Das Volumen: vier Milliarden Dollar, hälftig aufgeteilt in Laufzeiten von drei und fünf Jahren. Und die Nachfrage war schlichtweg spektakulär. Die Emission wurde sage und schreibe dreißigfach überzeichnet, rund 118 Milliarden Euro wurden auf diese Weise am Tag der Emission bewegt.

Erstaunlich ist dieser Vorgang vor allem deshalb, weil Politik und Medien – allen voran europäische Institutionen wie die EZB – seit Jahren fast mantraartig den bevorstehenden Untergang des US-Dollars als globale Weltreservewährung verkünden.
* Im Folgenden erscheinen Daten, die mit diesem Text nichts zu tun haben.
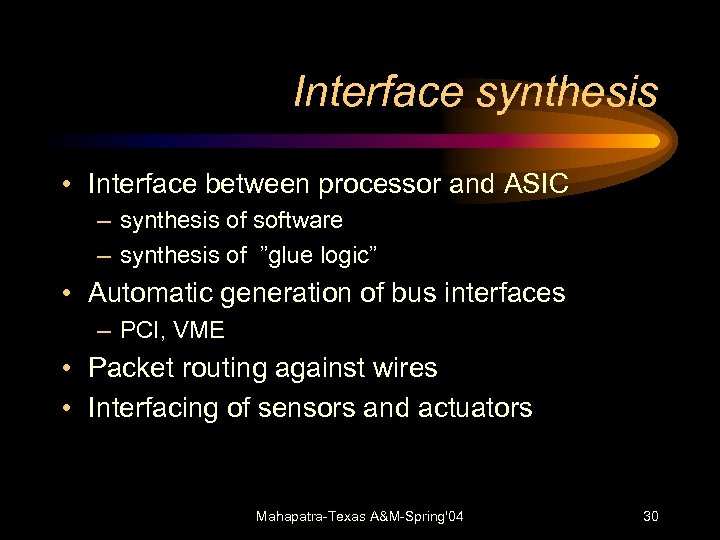 Interface synthesis

• Interface between processor and ASIC
– synthesis of software
– synthesis of ”glue logic”
• Automatic generation of bus interfaces
– PCI, VME
• Packet routing against wires
• Interfacing of sensors and actuators

Mahapatra-Texas A&M-Spring'04

30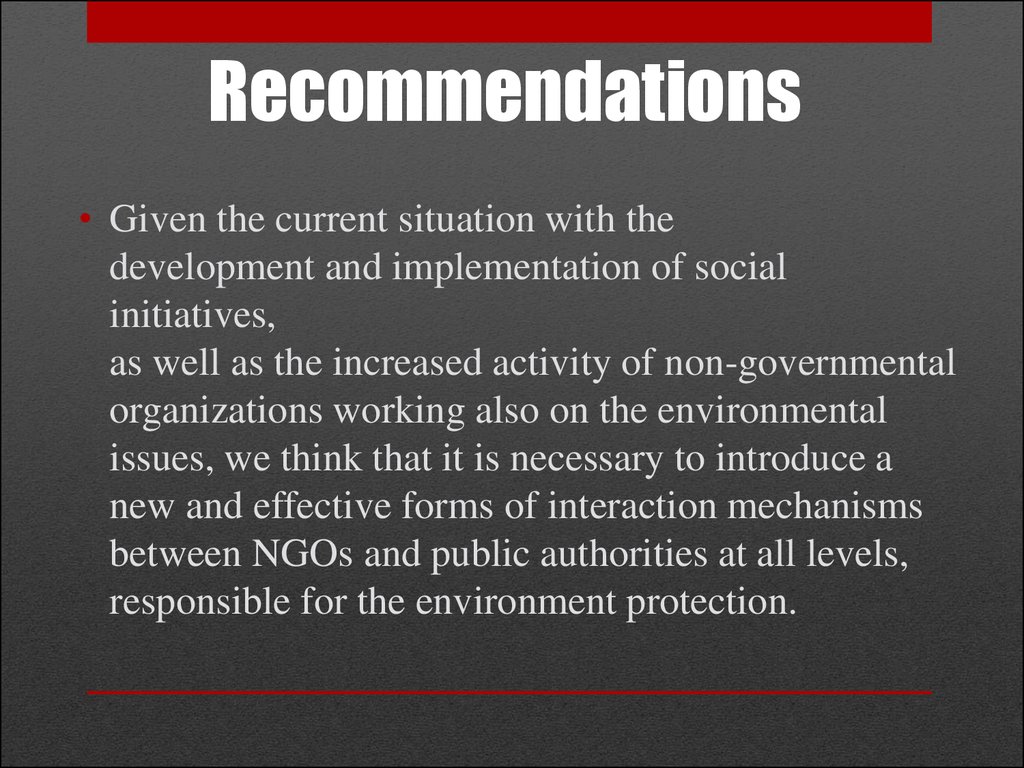 Recommendations

• Given the current situation with the development and implementation of social initiatives,
as well as the increased activity of non-governmental organizations working also on the environmental issues, we think that it is necessary to introduce a new and effective forms of interaction mechanisms between NGOs and public authorities at all levels, responsible for the environment protection.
Chinas Schritt, ausgerechnet jetzt, mitten im Handelsstreit mit den USA, Dollar-Schulden aufzunehmen, konterkariert diese Erzählung auf maximale Weise.

Eine besondere Pointe erhält dieser fiskalische Vorstoß durch ein zweites Ereignis, das sich im gleichen Zeitfenster vollzog: Russland platzierte parallel eine in Yuan bewertete Staatsanleihe – umgerechnet rund fünf Milliarden US-Dollar – erfolgreich am Markt.
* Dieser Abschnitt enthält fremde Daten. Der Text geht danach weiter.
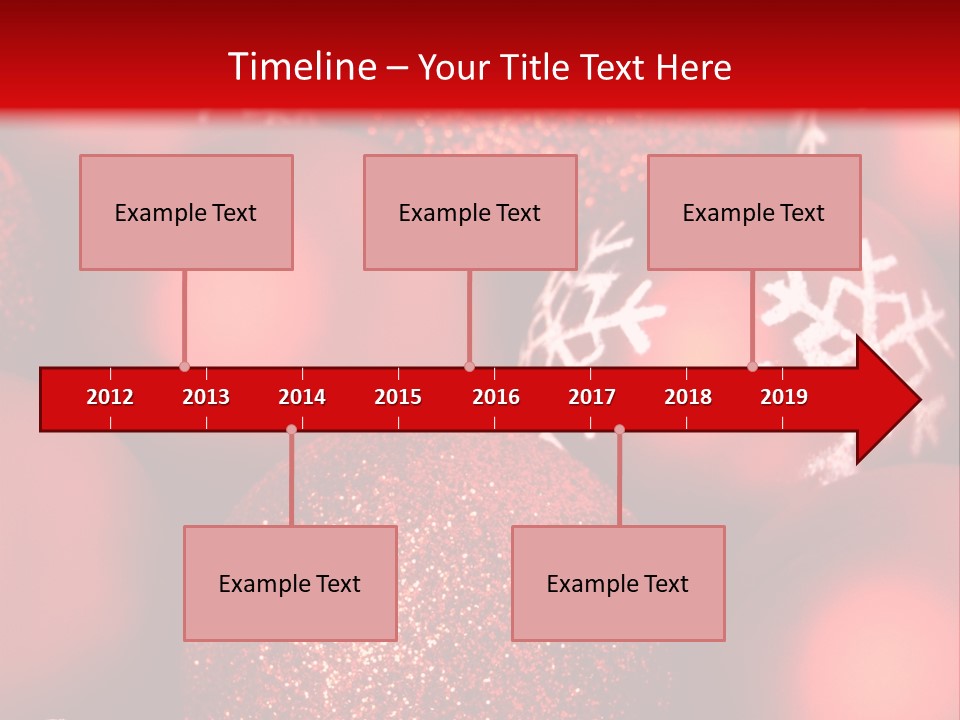 Timeline – Your Title Text Here

Example Text

Example Text

Example Text

2012 2013 2014 2015 2016 2017 2018 2019

Example Text

Example Text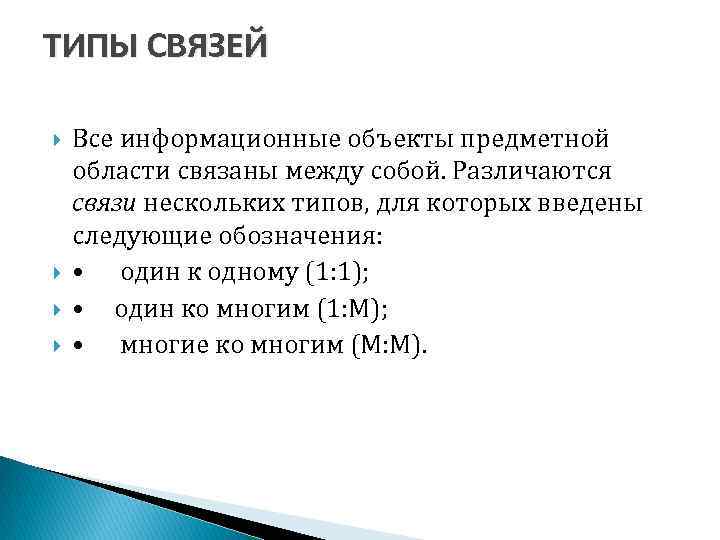 ТИПЫ СВЯЗЕЙ

Все информационные объекты предметной области связаны между собой. Различаются связи нескольких типов, для которых введены следующие обозначения:

• один к одному (1:1);

• один ко многим (1:М);

• многие ко многим (М:М).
Zielgruppe waren vor allem russische Unternehmen, die im Handel mit chinesischen Partnern zunehmend auf yuanbasierte Sicherheiten und Instrumente zurückgreifen wollen. Auch hier also eine Verschiebung, aber mit umgekehrtem Vorzeichen: Moskau finanziert sich in Yuan, während Peking im Dollar-Markt testet, wie stark die Nachfrage nach seinen Schuldtiteln tatsächlich ist.
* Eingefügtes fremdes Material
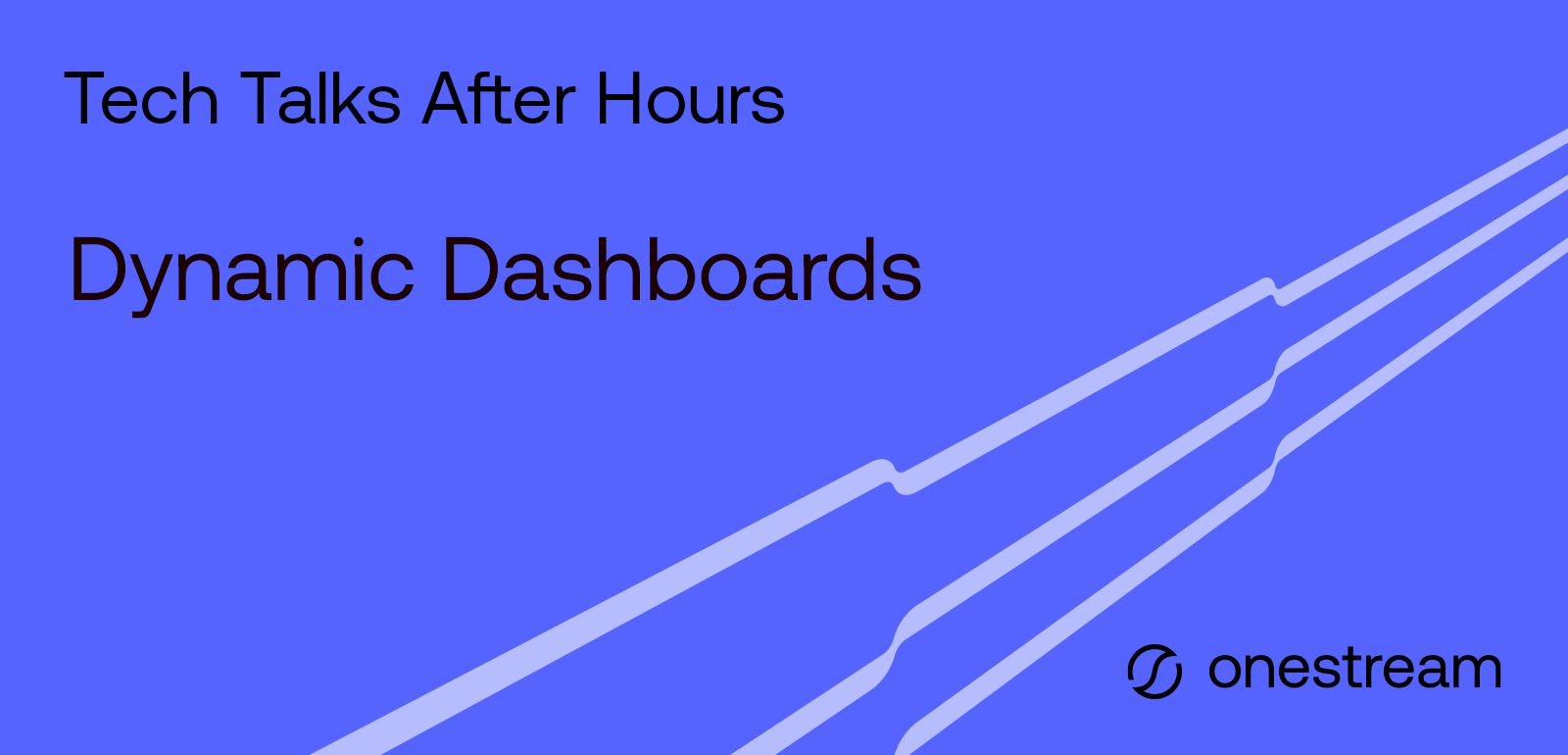 Tech Talks After Hours

Dynamic Dashboards

onestream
Was genau ist hier also geschehen? Ganz offensichtlich sind wir Zeugen eines stillen, aber strategisch hochrelevanten Manövers auf der obersten Ebene des globalen Handelskonflikts. Während Medien ihr populäres Narrativ vom „Kampf der Systeme“ zeichnen – der scheinbar erratisch agierende US-Präsident auf der einen, der kalt kalkulierende Xi Jinping auf der anderen Seite –, spielt sich im Hintergrund der eigentlich entscheidende Prozess ab: Die Finanzarchitektur der Zukunft wird von den USA und China koordiniert errichtet. US-Dollar und Yuan werden die beiden entstehenden Handelsräume dominieren. Die transformatorische Überbrückung ist eine Frage der technischen und politischen Ausgestaltung.